De même que BAV, qui a organisé des centaines de conférences sur le créationnisme au cours des dix dernières années, ainsi qu’une cascade récente de « musées de la Création », les opposants au créationnisme défendent de plus en plus leurs thèses directement auprès de l’opinion turque.
Ces derniers mois ont vu se tenir toute une série de conférences universitaires dans des villes d’Anatolie centrale. Pendant ce temps, un magazine scientifique populaire a consacré ses deux derniers numéros à répondre aux thèses défendues par l’Atlas de la Création de BAV.

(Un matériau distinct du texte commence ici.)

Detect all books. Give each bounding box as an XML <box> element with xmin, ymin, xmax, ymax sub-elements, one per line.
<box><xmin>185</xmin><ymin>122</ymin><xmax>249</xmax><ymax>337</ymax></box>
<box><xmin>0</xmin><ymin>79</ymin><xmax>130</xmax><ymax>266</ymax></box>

« Lorsque le mouvement créationniste a commencé à émerger au début des années 1990, beaucoup de scientifiques se sont contentés d’en rire. » nous dit Nazi Somel, ancien professeur qui rédige une thèse sur l’histoire du créationnisme turc. « C’est une bonne chose de voir qu’ils le prennent maintenant au sérieux. »
Elle est sûre que ce conflit sera gagné, avec d’autres partisans de l’évolution, par les scientifiques. Mais si les personnalités publiques ont plutôt tendance à éviter une trop grande proximité avec le groupe d’Adnan Oktar, des versions d’apparence plus raisonnable ont de puissants soutiens en Turquie aujourd’hui.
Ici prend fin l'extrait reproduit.